C Function to return a String resulting in corrupted top size - string

I am trying to write a program that calls upon an [external library (?)] (I'm not sure that I'm using the right terminology here) that I am also writing to clean up a provided string. For example, if my main.c program were to be provided with a string such as:
asdfFAweWFwseFL Wefawf JAWEFfja FAWSEF
it would call upon a function in externalLibrary.c (lets call it externalLibrary_Clean for now) that would take in the string, and return all characters in upper case without spaces:
ASDFFAWEWFWSEFLWEFAWFJAWEFFJAFAWSEF
The crazy part is that I have this working... so long as my string doesn't exceed 26 characters in length. As soon as I add a 27th character, I end up with an error that says
malloc(): corrupted top size.
Here is externalLibrary.c:
#include "externalLibrary.h"
#include <ctype.h>
#include <malloc.h>
#include <assert.h>
#include <string.h>
char * restrict externalLibrary_Clean(const char* restrict input) {
// first we define the return value as a pointer and initialize
// an integer to count the length of the string
char * returnVal = malloc(sizeof(input));
char * initialReturnVal = returnVal; //point to the start location
// until we hit the end of the string, we use this while loop to
// iterate through it
while (*input != '\0') {
if (isalpha(*input)) { // if we encounter an alphabet character (a-z/A-Z)
// then we convert it to an uppercase value and point our return value at it
*returnVal = toupper(*input);
returnVal++; //we use this to move our return value to the next location in memory
}
input++; // we move to the next memory location on the provided character pointer
}
*returnVal = '\0'; //once we have exhausted the input character pointer, we terminate our return value
return initialReturnVal;
}
int * restrict externalLibrary_getFrequencies(char * ar, int length){
static int freq[26];
for (int i = 0; i < length; i++){
freq[(ar[i]-65)]++;
}
return freq;
}
the header file for it (externalLibrary.h):
#ifndef LEARNINGC_EXTERNALLIBRARY_H
#define LEARNINGC_EXTERNALLIBRARY_H
#ifdef __cplusplus
extern "C" {
#endif
char * restrict externalLibrary_Clean(const char* restrict input);
int * restrict externalLibrary_getFrequencies(char * ar, int length);
#ifdef __cplusplus
}
#endif
#endif //LEARNINGC_EXTERNALLIBRARY_H
my main.c file from where all the action is happening:
#include <stdio.h>
#include "externalLibrary.h"
int main() {
char * unfilteredString = "ASDFOIWEGOASDGLKASJGISUAAAA";//if this exceeds 26 characters, the program breaks
char * cleanString = externalLibrary_Clean(unfilteredString);
//int * charDist = externalLibrary_getFrequencies(cleanString, 25); //this works just fine... for now
printf("\nOutput: %s\n", unfilteredString);
printf("\nCleaned Output: %s\n", cleanString);
/*for(int i = 0; i < 26; i++){
if(charDist[i] == 0){
}
else {
printf("%c: %d \n", (i + 65), charDist[i]);
}
}*/
return 0;
}
I'm extremely well versed in Java programming and I'm trying to translate my knowledge over to C as I wish to learn how my computer works in more detail (and have finer control over things such as memory).
If I were solving this problem in Java, it would be as simple as creating two class files: one called main.java and one called externalLibrary.java, where I would have static String Clean(string input) and then call upon it in main.java with String cleanString = externalLibrary.Clean(unfilteredString).
Clearly this isn't how C works, but I want to learn how (and why my code is crashing with corrupted top size)

The bug is this line:
char * returnVal = malloc(sizeof(input));
The reason it is a bug is that it requests an allocation large enough space to store a pointer, meaning 8 bytes in a 64-bit program.
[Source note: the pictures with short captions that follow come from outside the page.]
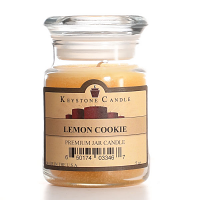 Lemon Cookie Jar Candles 5 oz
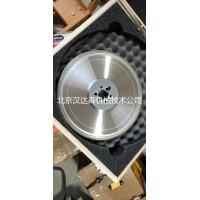 Dr.KAISER陶瓷粘合剂砂轮修整工具简介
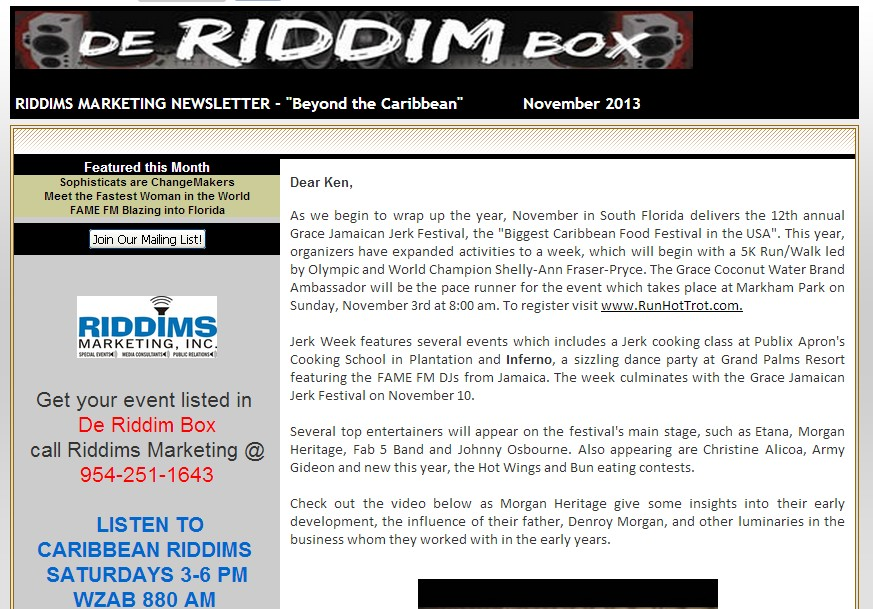 De Riddim Box November 2013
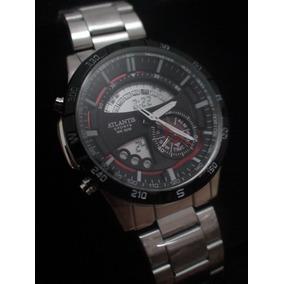 9d09ea0abbc Replica Relogio Importado - Relógios De Pulso no Mercado Livre Brasil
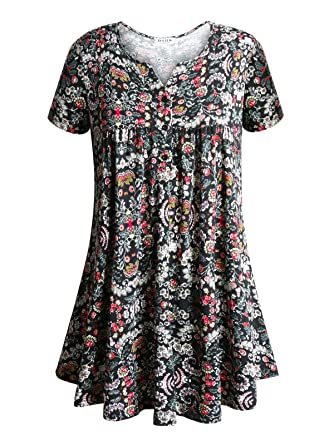 efd285f4f59 Floral Tops for Women,DSUK Ladies V Neck Button up Aline Tops Relaxed Fit  Short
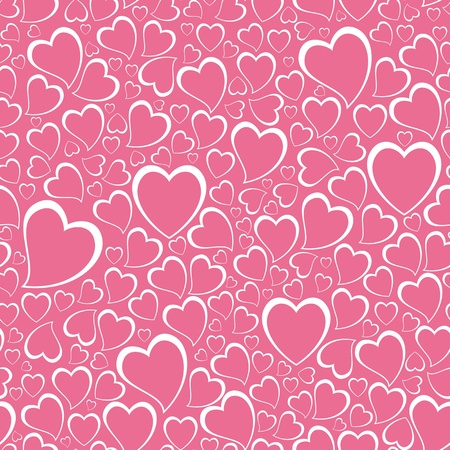 Repeating background with hand drawn child like hearts. Vector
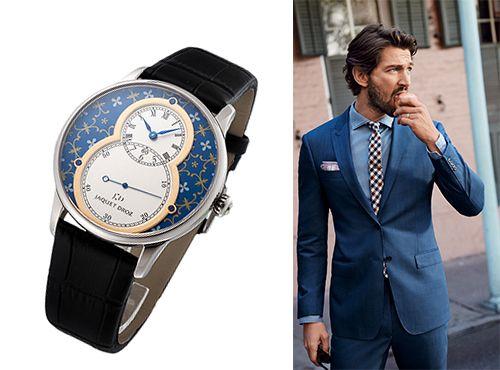 Часы на руку Jaquet Droz парню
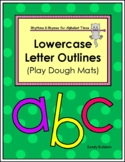 Lowercase Alphabet Letter Outlines / Play Dough Mats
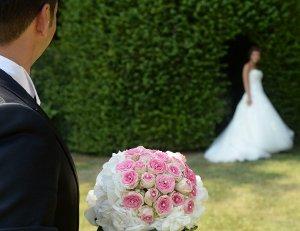 sposo bouquet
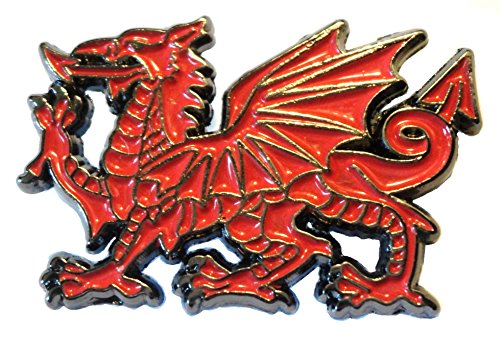 le-drapeau-national-de-dragon-gallois-rouge-metal-email-badge-a-epingle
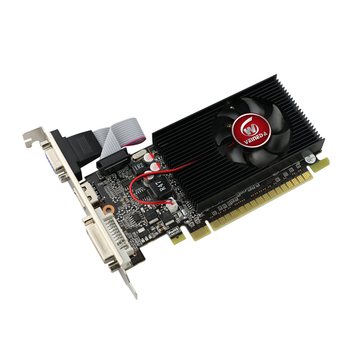Veineda display vga carduri GT610 2GB DDR3 700/1000MHz pentru nVIDIA Geforce Joc PC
What you want to do is to allocate enough space to store the modified string, which you can do with the following line:
char *returnVal = malloc(strlen(input) + 1);
So the other part of your question is why the program doesn't crash when your string is less than 26 characters. The reason is that malloc is allowed to give the caller slightly more than the caller requested.
In your case, the message "malloc(): corrupted top size" suggests that you are using libc malloc, which is the default on Linux. That variant of malloc, in a 64-bit process, would always give you at least 0x18 (24) bytes (minimum chunk size 0x20 - 8 bytes for the size/status). In the specific case that the allocation immediately precedes the "top" allocation, writing past the end of the allocation will clobber the "top" size.
If your string is larger than 23 (0x17) you will start to clobber the size/status of the subsequent allocation because you also need 1 byte to store the trailing NULL. However, any string 23 characters or shorter will not cause a problem.
As to why you didn't get an error with a string with 26 characters, to answer that one would have to see that exact program with the string of 26 characters that does not crash to give a more precise answer. For example, if the program provided a 26-character input that contained 3 blanks, this would would require only 26 + 1 - 3 = 24 bytes in the allocation, which would fit.
If you are not interested in that level of detail, fixing the malloc call to request the proper amount will fix your crash.

Related

How to use memcpy in function that is passed a char pointer?

I'm quite new to pointers in c.
Here is a snippet of code I'm working on. I am probably not passing the pointer correctly but I can't figure out what's wrong.
#include <stdio.h>
#include <string.h>
#include <stdlib.h>
__uint16_t CCrc8();
__uint16_t process_command();
int main () {
//command format: $SET,<0-1023>*<checksum,hex>\r\n
char test_payload[] = "SET,1023*6e";
process_command(test_payload);
return 0;
}
__uint16_t process_command(char *str1) {
char local_str[20];
memcpy(local_str, str1, sizeof(str1));
printf(str1);
printf("\n");
printf(local_str);
}
This results in:
SET,1023*6e
SET,1023
I'm expecting both lines to be the same. Anything past 8 characters is left off.
The only thing I can determine is that the problem is something with sizeof(str1). Any help appreciated.
Update: I've learned sizeof(*char) is 2 on 16bit systems, 4 on 32bit systems and 8 on 64-bit systems.
So how can I use memcpy to get a local copy of str1 when I'm unsure of the size it will be?
sizeof is a compiler keyword. What you need is strlen from #include <string.h>.
The value of sizeof is determinated at compile time. For example sizeof(char[10]) just means 10. strlen on the other hand is a libc function that can determine string length dynamically.
sizeof on a pointer tells you the size of the pointer itself, not of what it points to. Since you're on a 64-bit system, pointers are 8 bytes long, so your memcpy is always copying 8 bytes. Since your string is null terminated, you should use stpncpy instead, like this:
if(stpncpy(local_str, str1, 20) == local_str + 20) {
// too long - handle it somehow
}
That will copy the string until it gets to a NUL terminator or runs out of space in the destination, and in the latter case you can handle it.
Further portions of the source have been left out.